# frecuencias necesarias para notas



## cesar555 (Nov 11, 2007)

Estoy tratando de hacer un sintetizador muy sencillo con un FPGA pero estoy emitiendo el sonido con un buzzer. Sera que alguien me pueda decir las frecuencias de las notas musicales que puedo ocupar? Es que estoy usando unas frecuencias pero suenan a ruido todas. Espero que me puedan ayudar    gracias


----------



## Fogonazo (Nov 11, 2007)

Tal vez esto te sirva

http://www.latecladeescape.com/w0/content/view/94/49/1/1/


----------



## cesar555 (Nov 12, 2007)

Muchisimas gracias


----------



## gabrielg (Nov 15, 2007)

Hola cesar555

Las frecuencias musicales se calculan con esta formula del dibujo (alguien debería decirme como se adjunta un gráfico para que se vea aquí).

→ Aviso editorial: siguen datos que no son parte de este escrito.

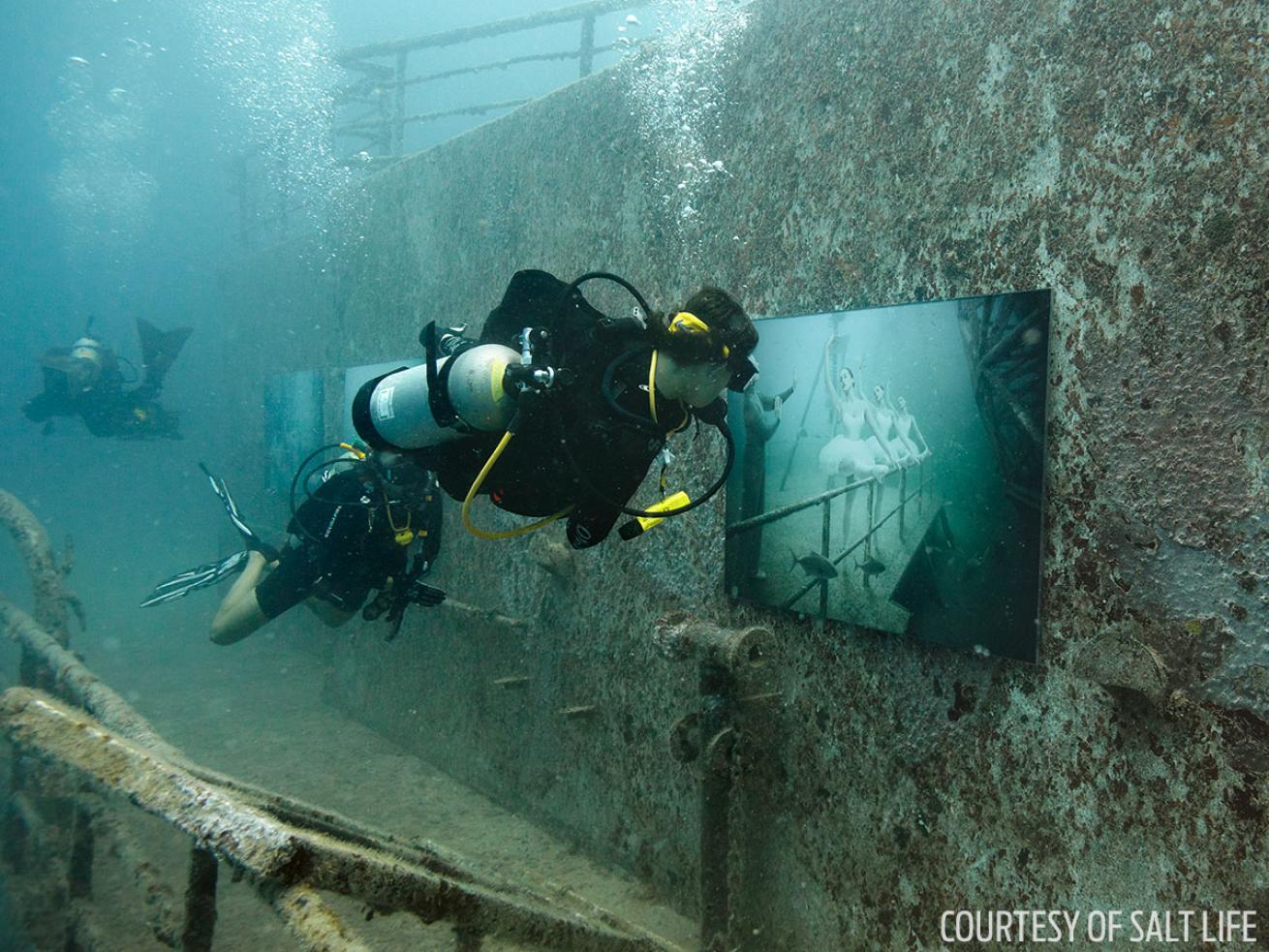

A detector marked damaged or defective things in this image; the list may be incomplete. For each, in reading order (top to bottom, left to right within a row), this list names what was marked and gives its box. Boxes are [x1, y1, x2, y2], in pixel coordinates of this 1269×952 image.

Te adjunto también una planilla excel para que las calcules a todas, solo debes indicar la frecuencia inicial, es decir la del tono mas bajo.

Suerte.


----------



## pepechip (Ago 21, 2008)

se me presenta una duda:
cuando en un pentagrama de musica tenemos 2 notas consecutivas habra que proceder a meter un intervalo sin sonido entre una nota y la otra. Esos intervalos sin sonido como se calcula su duracion.


----------



## gabrielg (Ago 21, 2008)

Cuando hay dos notas consecutivas... no hay silencio, en cuanto termina una de ellas de sonar, la otra comienza.

De existir un silencio entre las notas, se indica con un simbolo que es de silencio. Para cada tiempo de nota (blanca, negra, corchea, etc) existe tambien un silencio.

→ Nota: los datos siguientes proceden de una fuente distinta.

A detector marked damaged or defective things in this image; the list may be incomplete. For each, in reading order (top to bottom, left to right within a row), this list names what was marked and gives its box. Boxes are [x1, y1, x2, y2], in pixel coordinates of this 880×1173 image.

Te adjunto una partitura para que veas como es esto. Posiblemente te haga falta bajar algo sobre los tiempos o guiate simplemente por tu oido.

Para generar un silencio deberás generar un retardo sin activar las salidas del micro. Suerte.

Si te hace falta mas ayuda, cuenta conmigo. Chau


----------



## DJ DRACO (Ago 21, 2008)

las figuras musicales son las siguientes:
redonda: 4 tiempos
blanca: 2 tiempos
negra: 1 tiempo
corchea: 1/2 tiempo
semicorchea: 1/4 tiempo
fusa: 1/8 tiempo
semifusa: 1/16 tiempo

significa que la base es la negra y las demas son multiplos, tambien existe el punto *.* el cual agregara medio tiempo a cada figura dependiendo su hubicación.

el tema del sintetizador esta muy bueno, yo estudie 14 años musica y audioperceptiva, y si todo te suena mal, es pq usas un parlante de mala calidad, segun vos dijiste es un buzzer, eso no es recomendable para obtener un buen sonido de calidad.


----------